Soc. 12 avril 2012, n° 11-60.218

 

« Mais attendu que l'article L. 2143-3 du Code du travail fait obligation au syndicat représentatif qui désigne un délégué syndical de le choisir parmi les candidats aux élections professionnelles qui ont recueilli au moins 10 % des suffrages exprimés au premier tour des dernières élections au comité d'entreprise ou de la délégation unique du personnel ou des délégués du personnel, et que ce n'est que si le syndicat ne dispose plus dans l'entreprise ou l'établissement d'aucun candidat remplissant cette condition qu'il peut désigner un délégué syndical parmi les autres candidats ou, à défaut, parmi ses adhérents au sein de l'entreprise ; qu'il en résulte que le syndicat qui n'a présenté dans le périmètre de désignation lors des élections professionnelles aucun candidat susceptible d'être désigné délégué syndical ne peut invoquer les dispositions de l'article L. 2143-3, alinéa 2 ;

Et attendu que le syndicat n'ayant présenté aux élections des membres de comité d'entreprise aucun candidat travaillant au sein de l'agence de Rochy Condé et n'ayant présenté de liste aux élections des délégués du personnel au sein de cette agence, sans faire état d'une situation particulière de nature à justifier cette carence, c'est à bon droit que le tribunal a dit nulle la désignation au sein de l'agence de Rochy Condé d'un salarié simple adhérent du syndicat ».

Rendu dans une configuration qui pourrait devenir l'exception - celle d'une entreprise à établissements multiples dont le périmètre d'élection du comité d'entreprise est celui de l'entreprise dans son ensemble tandis que le périmètre de désignation des délégués syndicaux demeure celui des établissements, également périmètre d'élection des délégués du personnel -, l'arrêt du 12 avril 2012 ici commenté n'en livre pas moins plusieurs enseignements.

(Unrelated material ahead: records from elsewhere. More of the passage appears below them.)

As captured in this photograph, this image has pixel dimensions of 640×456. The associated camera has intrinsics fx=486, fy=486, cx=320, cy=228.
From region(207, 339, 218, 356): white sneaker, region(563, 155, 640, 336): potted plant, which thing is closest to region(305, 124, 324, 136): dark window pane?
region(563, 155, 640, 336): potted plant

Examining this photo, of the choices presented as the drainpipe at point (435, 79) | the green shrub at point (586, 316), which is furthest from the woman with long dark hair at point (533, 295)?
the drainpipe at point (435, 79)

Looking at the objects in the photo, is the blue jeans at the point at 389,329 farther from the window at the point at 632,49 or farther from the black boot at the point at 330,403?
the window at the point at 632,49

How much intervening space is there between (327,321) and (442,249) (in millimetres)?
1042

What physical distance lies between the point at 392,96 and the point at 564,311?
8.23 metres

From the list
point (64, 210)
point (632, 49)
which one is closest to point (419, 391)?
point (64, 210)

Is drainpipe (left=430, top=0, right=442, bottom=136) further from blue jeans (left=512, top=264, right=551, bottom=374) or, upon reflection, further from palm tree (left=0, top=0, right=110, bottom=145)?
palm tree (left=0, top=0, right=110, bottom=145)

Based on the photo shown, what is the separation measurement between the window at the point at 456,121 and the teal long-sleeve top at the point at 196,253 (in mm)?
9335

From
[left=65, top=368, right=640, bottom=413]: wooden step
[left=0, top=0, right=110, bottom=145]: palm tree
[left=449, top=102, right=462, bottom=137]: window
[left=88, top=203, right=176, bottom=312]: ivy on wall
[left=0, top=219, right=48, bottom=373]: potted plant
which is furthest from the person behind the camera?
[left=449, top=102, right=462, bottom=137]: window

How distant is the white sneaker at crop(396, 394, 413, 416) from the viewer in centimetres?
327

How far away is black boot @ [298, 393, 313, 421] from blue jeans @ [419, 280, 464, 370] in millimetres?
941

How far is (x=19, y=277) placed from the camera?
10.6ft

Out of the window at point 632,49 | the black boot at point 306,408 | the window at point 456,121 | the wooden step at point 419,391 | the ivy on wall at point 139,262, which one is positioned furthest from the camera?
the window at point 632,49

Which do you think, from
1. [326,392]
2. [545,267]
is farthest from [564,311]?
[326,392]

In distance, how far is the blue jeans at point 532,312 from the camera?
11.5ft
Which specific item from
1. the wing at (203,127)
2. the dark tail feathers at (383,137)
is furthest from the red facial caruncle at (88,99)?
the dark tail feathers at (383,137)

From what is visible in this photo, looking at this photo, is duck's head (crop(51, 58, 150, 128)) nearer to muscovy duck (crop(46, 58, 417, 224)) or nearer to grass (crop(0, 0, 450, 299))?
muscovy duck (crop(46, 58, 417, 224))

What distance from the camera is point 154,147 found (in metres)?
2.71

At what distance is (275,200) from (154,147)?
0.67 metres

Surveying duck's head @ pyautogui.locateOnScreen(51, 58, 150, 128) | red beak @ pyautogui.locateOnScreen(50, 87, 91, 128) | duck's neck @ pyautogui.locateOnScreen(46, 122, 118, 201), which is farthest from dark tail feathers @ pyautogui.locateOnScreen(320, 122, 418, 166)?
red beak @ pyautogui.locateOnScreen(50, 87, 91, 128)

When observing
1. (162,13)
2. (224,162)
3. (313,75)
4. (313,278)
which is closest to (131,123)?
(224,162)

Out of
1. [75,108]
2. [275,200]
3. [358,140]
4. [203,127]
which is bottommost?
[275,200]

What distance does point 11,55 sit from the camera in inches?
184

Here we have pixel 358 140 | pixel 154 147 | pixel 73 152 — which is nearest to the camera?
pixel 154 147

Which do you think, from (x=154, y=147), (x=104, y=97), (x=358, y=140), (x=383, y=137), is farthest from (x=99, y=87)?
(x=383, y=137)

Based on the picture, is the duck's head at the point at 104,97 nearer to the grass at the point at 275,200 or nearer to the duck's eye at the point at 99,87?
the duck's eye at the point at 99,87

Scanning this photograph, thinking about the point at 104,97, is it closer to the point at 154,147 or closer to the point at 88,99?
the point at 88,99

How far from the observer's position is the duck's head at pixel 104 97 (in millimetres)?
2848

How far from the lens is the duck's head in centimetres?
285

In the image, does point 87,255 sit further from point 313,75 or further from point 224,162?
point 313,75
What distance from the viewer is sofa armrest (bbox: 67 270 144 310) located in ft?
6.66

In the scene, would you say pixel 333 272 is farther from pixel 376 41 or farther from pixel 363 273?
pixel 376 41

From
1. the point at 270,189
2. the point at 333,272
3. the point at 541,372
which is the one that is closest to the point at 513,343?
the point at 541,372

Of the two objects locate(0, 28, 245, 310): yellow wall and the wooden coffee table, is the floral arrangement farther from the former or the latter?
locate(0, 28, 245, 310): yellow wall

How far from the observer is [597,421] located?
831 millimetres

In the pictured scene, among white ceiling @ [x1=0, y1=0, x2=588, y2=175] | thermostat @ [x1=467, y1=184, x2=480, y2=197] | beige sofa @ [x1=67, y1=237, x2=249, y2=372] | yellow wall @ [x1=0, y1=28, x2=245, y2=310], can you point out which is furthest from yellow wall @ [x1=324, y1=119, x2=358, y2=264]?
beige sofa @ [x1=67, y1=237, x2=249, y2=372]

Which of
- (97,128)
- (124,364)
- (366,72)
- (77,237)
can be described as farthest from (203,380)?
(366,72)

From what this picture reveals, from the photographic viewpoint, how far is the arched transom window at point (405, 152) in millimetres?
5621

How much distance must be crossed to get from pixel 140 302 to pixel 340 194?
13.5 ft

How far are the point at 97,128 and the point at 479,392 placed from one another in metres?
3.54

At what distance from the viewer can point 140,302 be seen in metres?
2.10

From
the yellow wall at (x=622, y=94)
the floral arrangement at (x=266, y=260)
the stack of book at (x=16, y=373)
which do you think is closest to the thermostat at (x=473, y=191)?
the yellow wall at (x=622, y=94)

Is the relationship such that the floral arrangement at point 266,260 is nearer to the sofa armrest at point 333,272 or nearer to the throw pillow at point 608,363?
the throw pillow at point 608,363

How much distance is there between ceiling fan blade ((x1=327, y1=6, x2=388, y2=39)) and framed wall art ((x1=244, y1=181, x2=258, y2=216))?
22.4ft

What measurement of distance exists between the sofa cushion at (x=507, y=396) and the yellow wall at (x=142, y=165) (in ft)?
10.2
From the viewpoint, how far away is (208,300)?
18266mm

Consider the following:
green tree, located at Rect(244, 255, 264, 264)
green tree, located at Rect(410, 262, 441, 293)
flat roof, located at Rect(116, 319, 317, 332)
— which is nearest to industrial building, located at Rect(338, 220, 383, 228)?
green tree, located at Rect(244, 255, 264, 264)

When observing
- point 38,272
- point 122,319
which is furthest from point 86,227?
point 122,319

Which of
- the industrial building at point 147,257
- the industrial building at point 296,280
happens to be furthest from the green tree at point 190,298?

Dans cette affaire, le syndicat avait désigné comme délégué syndical d'un des établissements de l'entreprise, celui de Rochy Condé, un salarié travaillant dans cet établissement mais qui n'avait pas été candidat aux dernières élections professionnelles. Après avoir rappelé la règle énoncée à l'article L. 2143-3, alinéa 1er, du Code du travail selon laquelle le délégué doit être désigné parmi les candidats ayant obtenu au moins 10 % des suffrages, la Cour de cassation a précisé, reprenant l'alinéa 2 du même article, que ce n'est que si le syndicat ne dispose plus dans l'entreprise ou l'établissement d'aucun candidat remplissant cette condition qu'il peut désigner un délégué syndical parmi les autres candidats ou, à défaut, parmi ses adhérents au sein de l'entreprise. Elle a déduit de ces dispositions légales que le syndicat qui n'a présenté dans le périmètre de désignation lors des élections professionnelles aucun candidat susceptible d'être désigné délégué syndical ne peut invoquer les dispositions de l'article L. 2143-3, alinéa 2. En conséquence, la Haute juridiction a approuvé le premier juge d'avoir annulé la désignation dès lors que le syndicat n'avait présenté aux élections des membres de comité d'entreprise aucun candidat travaillant au sein de l'agence de Rochy Condé et n'avait pas non plus présenté de liste aux élections des délégués du personnel au sein de cet établissement.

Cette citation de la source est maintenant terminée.